------ Selected text ------
A different "Manstein in Africa" scenario

Eurofed

Banned
The scenario I propose is a variant of BlairWitch 749's masterful "Manstein in Africa" TL (here, here, and here). The PoD (Manstein being sent to Africa to head the Africa Corps instead of Rommel) is the same, as well as the broad strategic consequences: gradual Axis military and economic total integration waging an effective coalition war, the military of Italy and later the other European Axis members raised to German efficiency levels, Hitler delaying Barbarossa to 1942 in order to focus Axis strength to crush Britain in the Mediterranean and the Atlantic, the Axis conquering North Africa, the Middle East, and East Africa, Spain, Turkey, and Vichy France joining the Axis which stages a collective naval and land massive build-up for uber-Barbarossa and naval supremacy in the Atlantic, British war coalition clinging to power with wild promises of American help, Stalin attacking first by a few weeks in late Spring or early Summer 1942, even if the Axis is fairly prepared for a defensive battle.

The main variant I wish to introduce is Japan: once the Axis conquers the Middle East, it bargains a Japanese cobelligerance against Soviet Russia in exchange for getting Middle Eastern oil, which defies the Allied embargo. The Japanese government accepts the deal, assumes a defensive stance in China and throws the bulk of its army against the Russian Far East once Stalin attacks. Thanks to Axis military integration, Japan receives a few hundred German tanks & planes and licences to build more (although of course logistical issues make Axis integration nowhere as efficient as it is for the European partners). Japan assumes a defensive stance in the Pacific and South East Asia, since it has little reason to attack South in this scenario.

In the Atlantic, the Axis sticks to a defensive stance against America and keeps trying to avoid Roosevelt's provocations. FDR keeps waging an undeclared naval war with the Axis in the Atlantic and sending as much Land-Lease to Britain as he can to the best of his constitutional peacetime powers, but an Axis declaration of war or armed attack against America is never coming. Since Stalin attacks first, the Congress bans L-L to the USSR at least until America and the Axis are at war, and may or may not keep it lower than OTL afterwards. It would have very serious problems reaching Russia in substantial amounts anyway.
------
■ **Requirement 1**: In the Manstein-in-Africa scenario, condense the paragraph beginning "The main variant I wish to introduce is Japan" into a short bulleted list that keeps its main facts.
■ **Requirement 2**: According to the Manstein-in-Africa scenario, whom does Manstein replace as head of the Africa Corps?
■ **Requirement 3**: Resume the Manstein-in-Africa scenario after its final sentence, in the same voice.
------ Information shown ------
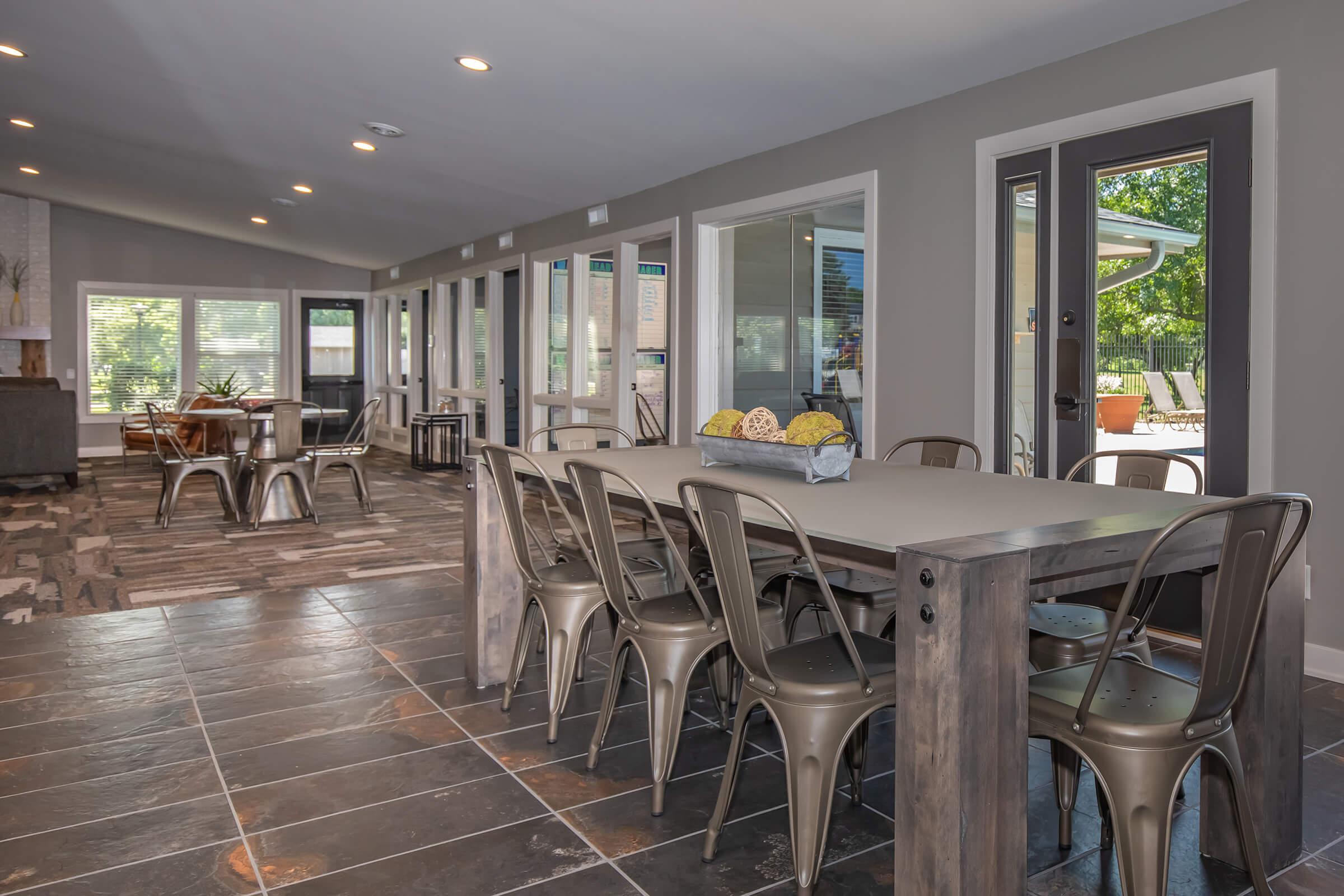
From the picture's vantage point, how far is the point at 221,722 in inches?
------
------ Information shown ------
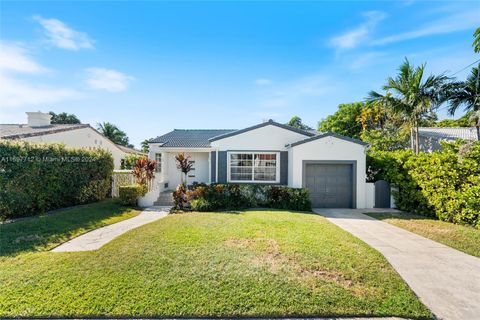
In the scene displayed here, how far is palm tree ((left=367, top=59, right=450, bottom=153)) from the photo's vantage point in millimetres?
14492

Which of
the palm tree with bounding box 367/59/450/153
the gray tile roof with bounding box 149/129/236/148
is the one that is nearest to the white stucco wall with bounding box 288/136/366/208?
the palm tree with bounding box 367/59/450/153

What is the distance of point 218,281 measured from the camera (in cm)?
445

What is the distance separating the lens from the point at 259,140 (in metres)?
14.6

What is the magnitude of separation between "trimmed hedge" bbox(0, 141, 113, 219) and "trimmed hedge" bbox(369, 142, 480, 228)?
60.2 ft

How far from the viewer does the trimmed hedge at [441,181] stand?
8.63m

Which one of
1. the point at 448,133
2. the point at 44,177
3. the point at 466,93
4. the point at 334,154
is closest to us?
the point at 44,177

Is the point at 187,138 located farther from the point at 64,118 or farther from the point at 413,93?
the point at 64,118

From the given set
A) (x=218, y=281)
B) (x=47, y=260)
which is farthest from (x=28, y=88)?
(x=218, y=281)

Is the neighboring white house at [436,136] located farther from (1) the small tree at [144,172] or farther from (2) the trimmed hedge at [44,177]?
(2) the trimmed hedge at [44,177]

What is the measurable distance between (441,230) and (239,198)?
------
------ Information shown ------
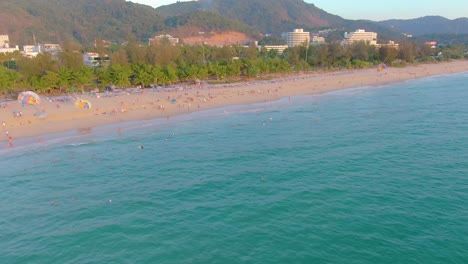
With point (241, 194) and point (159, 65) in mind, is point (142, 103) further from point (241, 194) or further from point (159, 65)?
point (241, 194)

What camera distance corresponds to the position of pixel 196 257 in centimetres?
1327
------
■ **Written answer 1**:
- After conquering the Middle East, the Axis trades Middle Eastern oil, which defies the Allied embargo, for Japanese cobelligerence against Soviet Russia.
- Japan accepts. It takes a defensive stance in China and sends most of its army against the Russian Far East once Stalin attacks.
- Through Axis military integration, Japan gets a few hundred German tanks and planes plus licenses to build more, though logistics make this far less efficient than for the European partners.
- Japan stays defensive in the Pacific and South East Asia, having little reason to attack south.

■ **Written answer 2**: Rommel.

■ **Written answer 3**:
Although it is wholly feasible and indeed quite likely that Axis-American naval build-up and undeclared war in the Atlantic may eventually give FDR a Lusitania-style casus belli at some point, it cannot be expected to be a sure or quick thing. Pro-British lobbies already pulled the trick in 1917 and the American public was quite wary of falling in the same trap during the 1930s, British weakness, Axis defensive attitude vs. the USA, and Soviet aggressiveness would strengthen the US isolationist public opinion, a casus belli arising from FDR's deliberate naval provocations would be much more controversial with the American public and Congress than OTL belligerance, and the Republican Party with its large isolationist wing was gradually recovering its strength during the 1940s.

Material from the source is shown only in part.